Rather, a counselor’s role is to offer objectivity and insight. It’s to help you cut through the forest, see the trees, and work toward solutions yourself.

Early in our sessions, the counselor drew me a helpful diagram to illustrate how easy it is to let our objectivity get clouded so we’re not seeing correctly, and, conversely, what a difference an unclouded worldview makes.

He drew a line on a piece of paper, and on the far side he wrote this word: catastrophe.

—————————————————————-CATASTROPHE

One harmful extreme people lean toward, the counselor explained, is viewing all their problems in an overly important light. Like, Oh no, my friend said so and so, and now it’s the end of the world.

That’s bad news if you want good health.
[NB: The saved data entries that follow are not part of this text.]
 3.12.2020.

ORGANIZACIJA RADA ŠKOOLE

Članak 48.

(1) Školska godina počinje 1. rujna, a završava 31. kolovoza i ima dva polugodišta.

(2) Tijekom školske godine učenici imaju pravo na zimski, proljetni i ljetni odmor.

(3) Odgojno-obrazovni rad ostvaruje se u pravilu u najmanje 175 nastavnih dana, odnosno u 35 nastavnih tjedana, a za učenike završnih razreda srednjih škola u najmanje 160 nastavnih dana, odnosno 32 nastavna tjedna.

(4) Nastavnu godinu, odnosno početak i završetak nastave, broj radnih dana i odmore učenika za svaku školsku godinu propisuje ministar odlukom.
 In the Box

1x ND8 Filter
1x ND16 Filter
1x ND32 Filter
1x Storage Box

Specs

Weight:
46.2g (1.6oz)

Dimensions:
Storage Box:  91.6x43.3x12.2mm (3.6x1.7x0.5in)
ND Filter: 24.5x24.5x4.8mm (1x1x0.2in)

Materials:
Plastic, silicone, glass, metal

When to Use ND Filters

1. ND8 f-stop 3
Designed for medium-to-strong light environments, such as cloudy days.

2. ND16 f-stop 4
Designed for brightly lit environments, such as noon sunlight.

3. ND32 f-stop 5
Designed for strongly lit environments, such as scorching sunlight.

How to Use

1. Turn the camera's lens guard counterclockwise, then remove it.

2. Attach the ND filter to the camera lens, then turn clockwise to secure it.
Few things in life are actually a catastrophe. Avoid this extreme.

On the other side of the paper he wrote another word: indifference.

INDIFFERENCE————————————————–CATASTROPHE

Another harmful extreme people lean toward, he explained, is the tendency to shrug everything off. These people experience real problems, but they pretend the problems are no big deal. Like, I’ve got cancer. Oh well. Easy come, easy go.

That doesn’t work either. When problems happen, they’re real, and if something is bugging you, it should be dealt with. Avoid the extreme of indifference.

In the middle of the sheet he wrote a final word: reality.

INDIFFERENCE——————–REALITY——————–CATASTROPHE

Reality is always what to aim for. Problems are seldom catastrophic, but at the same time, you don’t want to be indifferent to them, either.

The balance is to seek reality, see problems in perspective, learn what you can do about life’s hard stuff, and discern what you simply need to let lie.

That’s a diagram that’s helped me enormously over the years. When the stuff of life happens, it helps sort out an appropriate response.

Question: When bad things happen, what helps you know what to do?